Это было смешно, и Сергей Яковлевич сразу успокоился:
– Ладно, сидите… Только сообщите капитану Дремлюге, что губернатор, князь Мышецкий, злоумышленно арестован…
Ему накинули на плечи пальто, он не стал надевать галоши – шагнул в двери. Шофер с погонами фельдфебеля загудел рожком, распугивая зевак.
– Куда вы меня везете? – спросил Мышецкий.
– На гауптвахту, князь. Не беспокойтесь: я сторонник законности и доложу о своем поступке… Сейчас же! Доложу выше!
Алябьев предложил ему свой портсигар. Тонкая папироса увертывалась из дрожащих пальцев Мышецкого.
– Благодарю, полковник. Вы опасно играете силой своего положения. Понимаю: я кажусь вам отступником. Но это только внешнее впечатление: я остаюсь по-прежнему верным слугой царю и отечеству. За меня вступится министерство!
– Министерство не знает, что губернией управляет Совет!
– Ошибаетесь: губернией управляю я… Но я согласен: ежели не министерство, то Совет рабочих Уренска вступится за меня.
– В том-то и дело, князь, что вы раскололись… Вы опасный для империи человек, ибо у вас началось раздвоение совести…
Возле телеграфа автомобиль остановился, Алябьев сказал:
– Телеграф бастует, но в ваших же интересах, князь, если вы поспособствуете мне отправить телеграмму о вашем аресте.
– И не подумаю! – захохотал князь. – Обращайтесь в Совет!..

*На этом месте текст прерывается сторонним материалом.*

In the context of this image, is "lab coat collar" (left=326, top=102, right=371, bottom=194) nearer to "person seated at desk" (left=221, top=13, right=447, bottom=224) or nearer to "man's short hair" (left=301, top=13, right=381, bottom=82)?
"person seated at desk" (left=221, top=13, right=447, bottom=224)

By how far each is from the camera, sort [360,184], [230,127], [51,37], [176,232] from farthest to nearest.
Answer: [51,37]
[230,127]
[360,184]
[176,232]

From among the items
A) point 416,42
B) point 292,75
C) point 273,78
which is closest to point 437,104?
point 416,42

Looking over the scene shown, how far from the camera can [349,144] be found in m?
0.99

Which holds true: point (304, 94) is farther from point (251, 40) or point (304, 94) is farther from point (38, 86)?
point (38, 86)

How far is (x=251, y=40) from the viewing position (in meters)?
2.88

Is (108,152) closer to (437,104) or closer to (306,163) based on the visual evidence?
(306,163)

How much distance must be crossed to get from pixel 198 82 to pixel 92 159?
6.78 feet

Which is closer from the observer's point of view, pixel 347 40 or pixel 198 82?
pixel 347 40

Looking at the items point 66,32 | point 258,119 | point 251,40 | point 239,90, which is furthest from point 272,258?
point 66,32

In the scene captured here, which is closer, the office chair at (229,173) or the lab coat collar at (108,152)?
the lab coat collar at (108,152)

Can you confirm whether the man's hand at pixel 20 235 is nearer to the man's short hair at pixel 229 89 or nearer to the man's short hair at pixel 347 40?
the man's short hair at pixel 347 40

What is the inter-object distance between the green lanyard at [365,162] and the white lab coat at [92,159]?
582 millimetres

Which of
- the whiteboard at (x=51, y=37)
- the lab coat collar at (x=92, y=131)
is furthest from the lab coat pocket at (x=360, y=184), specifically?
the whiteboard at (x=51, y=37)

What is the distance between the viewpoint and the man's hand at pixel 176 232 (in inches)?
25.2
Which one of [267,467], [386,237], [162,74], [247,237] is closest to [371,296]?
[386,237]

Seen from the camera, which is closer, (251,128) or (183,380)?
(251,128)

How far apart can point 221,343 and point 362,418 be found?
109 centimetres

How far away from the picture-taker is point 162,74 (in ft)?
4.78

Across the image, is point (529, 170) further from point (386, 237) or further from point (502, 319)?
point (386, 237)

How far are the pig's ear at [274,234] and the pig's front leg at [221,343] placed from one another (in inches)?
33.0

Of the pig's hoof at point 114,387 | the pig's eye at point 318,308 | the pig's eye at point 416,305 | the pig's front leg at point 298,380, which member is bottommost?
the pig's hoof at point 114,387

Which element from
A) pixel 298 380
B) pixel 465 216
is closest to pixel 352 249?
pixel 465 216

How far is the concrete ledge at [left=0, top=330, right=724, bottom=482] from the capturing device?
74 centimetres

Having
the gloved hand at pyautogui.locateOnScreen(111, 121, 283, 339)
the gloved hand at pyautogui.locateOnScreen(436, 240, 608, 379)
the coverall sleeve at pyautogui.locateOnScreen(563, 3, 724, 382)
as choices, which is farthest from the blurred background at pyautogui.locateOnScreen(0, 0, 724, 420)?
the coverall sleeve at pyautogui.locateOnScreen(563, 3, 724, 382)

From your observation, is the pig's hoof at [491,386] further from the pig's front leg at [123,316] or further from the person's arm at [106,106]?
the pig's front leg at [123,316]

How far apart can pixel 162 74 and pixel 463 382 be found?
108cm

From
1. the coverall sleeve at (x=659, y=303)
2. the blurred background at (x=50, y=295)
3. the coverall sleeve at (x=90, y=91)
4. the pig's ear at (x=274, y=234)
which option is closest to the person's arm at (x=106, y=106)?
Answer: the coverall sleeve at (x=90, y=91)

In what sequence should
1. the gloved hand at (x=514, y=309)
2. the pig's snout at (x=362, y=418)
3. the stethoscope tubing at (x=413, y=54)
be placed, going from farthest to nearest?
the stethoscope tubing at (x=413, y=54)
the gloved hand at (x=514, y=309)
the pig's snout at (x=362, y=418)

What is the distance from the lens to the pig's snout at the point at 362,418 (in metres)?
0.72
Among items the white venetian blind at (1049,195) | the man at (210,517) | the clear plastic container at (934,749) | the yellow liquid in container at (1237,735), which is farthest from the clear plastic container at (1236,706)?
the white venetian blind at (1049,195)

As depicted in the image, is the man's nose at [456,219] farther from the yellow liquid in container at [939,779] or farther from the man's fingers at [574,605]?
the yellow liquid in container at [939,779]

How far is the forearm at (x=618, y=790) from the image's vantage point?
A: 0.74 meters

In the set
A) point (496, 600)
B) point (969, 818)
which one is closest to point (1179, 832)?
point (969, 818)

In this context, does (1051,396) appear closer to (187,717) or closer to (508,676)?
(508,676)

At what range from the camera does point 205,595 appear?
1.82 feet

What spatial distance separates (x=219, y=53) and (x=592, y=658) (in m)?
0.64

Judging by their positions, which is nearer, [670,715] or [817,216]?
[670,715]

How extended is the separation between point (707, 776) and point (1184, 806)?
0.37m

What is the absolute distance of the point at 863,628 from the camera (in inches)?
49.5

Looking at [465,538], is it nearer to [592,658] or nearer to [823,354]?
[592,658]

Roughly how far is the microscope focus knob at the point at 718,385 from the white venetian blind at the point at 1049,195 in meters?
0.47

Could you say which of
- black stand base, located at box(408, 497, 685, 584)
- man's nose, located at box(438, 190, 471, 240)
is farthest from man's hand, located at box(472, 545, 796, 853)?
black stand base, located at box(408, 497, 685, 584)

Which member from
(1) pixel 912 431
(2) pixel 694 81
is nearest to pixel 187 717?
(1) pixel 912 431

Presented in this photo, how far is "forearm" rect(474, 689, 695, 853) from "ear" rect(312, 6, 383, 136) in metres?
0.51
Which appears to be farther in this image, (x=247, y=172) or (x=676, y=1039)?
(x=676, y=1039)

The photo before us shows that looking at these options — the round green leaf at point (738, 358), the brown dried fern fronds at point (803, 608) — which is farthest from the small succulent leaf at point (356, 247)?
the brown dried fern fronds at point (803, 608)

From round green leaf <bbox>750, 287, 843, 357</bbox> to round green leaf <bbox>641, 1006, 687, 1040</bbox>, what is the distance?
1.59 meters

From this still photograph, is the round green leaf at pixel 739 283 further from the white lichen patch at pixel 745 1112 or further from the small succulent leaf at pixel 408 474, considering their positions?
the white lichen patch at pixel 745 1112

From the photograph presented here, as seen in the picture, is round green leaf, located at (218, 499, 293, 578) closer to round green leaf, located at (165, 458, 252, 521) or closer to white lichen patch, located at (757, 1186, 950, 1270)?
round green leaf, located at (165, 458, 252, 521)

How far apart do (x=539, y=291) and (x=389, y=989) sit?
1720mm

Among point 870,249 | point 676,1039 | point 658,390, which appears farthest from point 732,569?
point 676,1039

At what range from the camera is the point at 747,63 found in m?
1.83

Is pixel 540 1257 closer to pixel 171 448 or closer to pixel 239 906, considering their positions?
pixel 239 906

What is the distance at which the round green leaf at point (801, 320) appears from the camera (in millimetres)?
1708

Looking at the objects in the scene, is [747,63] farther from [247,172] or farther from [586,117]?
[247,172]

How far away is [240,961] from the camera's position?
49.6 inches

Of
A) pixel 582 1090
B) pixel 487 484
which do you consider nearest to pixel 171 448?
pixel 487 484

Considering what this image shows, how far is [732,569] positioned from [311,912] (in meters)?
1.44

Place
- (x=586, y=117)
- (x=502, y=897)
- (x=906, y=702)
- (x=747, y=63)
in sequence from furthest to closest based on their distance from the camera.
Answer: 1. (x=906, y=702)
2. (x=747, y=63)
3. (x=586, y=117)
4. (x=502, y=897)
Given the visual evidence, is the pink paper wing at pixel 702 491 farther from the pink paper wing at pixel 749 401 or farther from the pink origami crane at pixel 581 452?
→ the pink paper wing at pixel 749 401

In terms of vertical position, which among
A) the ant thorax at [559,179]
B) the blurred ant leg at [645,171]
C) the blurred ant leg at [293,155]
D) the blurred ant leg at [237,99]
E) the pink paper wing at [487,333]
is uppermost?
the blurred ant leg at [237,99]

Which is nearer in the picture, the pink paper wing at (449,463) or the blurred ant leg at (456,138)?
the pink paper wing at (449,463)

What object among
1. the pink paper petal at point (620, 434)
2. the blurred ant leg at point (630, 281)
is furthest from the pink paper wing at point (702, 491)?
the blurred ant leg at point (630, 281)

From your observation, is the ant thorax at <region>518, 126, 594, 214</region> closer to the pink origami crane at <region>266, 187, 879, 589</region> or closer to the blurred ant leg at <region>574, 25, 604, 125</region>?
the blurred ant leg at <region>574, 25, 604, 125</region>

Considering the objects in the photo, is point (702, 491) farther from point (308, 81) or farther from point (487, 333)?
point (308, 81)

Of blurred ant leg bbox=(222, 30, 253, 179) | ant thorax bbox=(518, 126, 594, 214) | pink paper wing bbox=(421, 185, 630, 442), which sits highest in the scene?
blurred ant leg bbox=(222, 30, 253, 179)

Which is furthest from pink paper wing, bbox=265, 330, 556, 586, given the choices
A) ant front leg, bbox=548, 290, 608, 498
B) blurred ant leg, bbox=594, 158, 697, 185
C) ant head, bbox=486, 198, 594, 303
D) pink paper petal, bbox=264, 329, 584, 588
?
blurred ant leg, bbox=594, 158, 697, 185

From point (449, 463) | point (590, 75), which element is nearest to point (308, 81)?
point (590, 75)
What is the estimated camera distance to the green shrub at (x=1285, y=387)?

Алябьев хлопнул шофера по кожаной спине:
– Вези… прямо на гауптвахту!
Отдельная комната для Мышецкого была приготовлена заранее. Чистое белье, графин с водою, воинский устав и Библия на столе.
– Что ж, – сказал Сергей Яковлевич. – Вы очень любезны, полковник, но я не собираюсь здесь задерживаться. Можете считать, что эта камера – ваша…
С крыльца уже дубасили в ворота чем-то тяжелым. Гауптвахта наполнилась звоном стекол. Алябьев, осунувшись, прокричал:
– Караул… в ружье!
– Затворите двери, – сказал Мышецкий. – Я не хотел бы умереть от шалой пули благодаря вашей, полковник, глупости…
Стреляли недолго. Караул сдался. Возле ворот гауптвахты возник стихийный митинг, и солдаты (те самые – без хлястиков) потребовали предания суду Алябьева, как «шкуры». Ожесточение толпы было опасно, и Мышецкий стал выручать полковника от гнева штыков. Заслонив Алябьева своим телом, он провел его в камеру гауптвахты, из которой только что сам вышел.
– Нет, нет, – сказал князь караулу. – Дверей не затворяйте. Пусть полковник посидит ровно столько, сколько ему желательно. После чего может приступать к своим обязанностям начальника!..
Алябьев высидел до позднего вечера. Отворил двери – никого. Коридор был пуст. Вышел на крыльцо. Сверкали в небе чистые звезды. Скрипел снег под ногами. Подняв воротник шинели, таясь прохожих, полковник вернулся к себе домой, жене признался:
– Машенька, а я – дурак… Зачем я начал с президента нашей республики? Переворот оттого и не удался, что надо было начинать мне прямо с вожаков Совета… Какой я глупый!
На Петуховке, там, где гаснут во мраке последние огни города, в маленькой хибарке, по соседству с домом Казимира, открылось новое учреждение. Длинная надпись на доске заманчиво вещала:
Комиссия для упорядочения дел,
возникающих из соотношений
представителей труда и капитала.
Главой этого учреждения (и его основателем) был прапорщик Беллаш, душа которого металась между санскритом и социологией неупорядоченного мира. Аннинский недавно отпустил его ненадолго в Москву, где прапорщик обозрел загадочный «Музей содействия труду», основанный социал-демократами для помощи бастующим рабочим, и отныне Беллаш был занят совсем не военным делом.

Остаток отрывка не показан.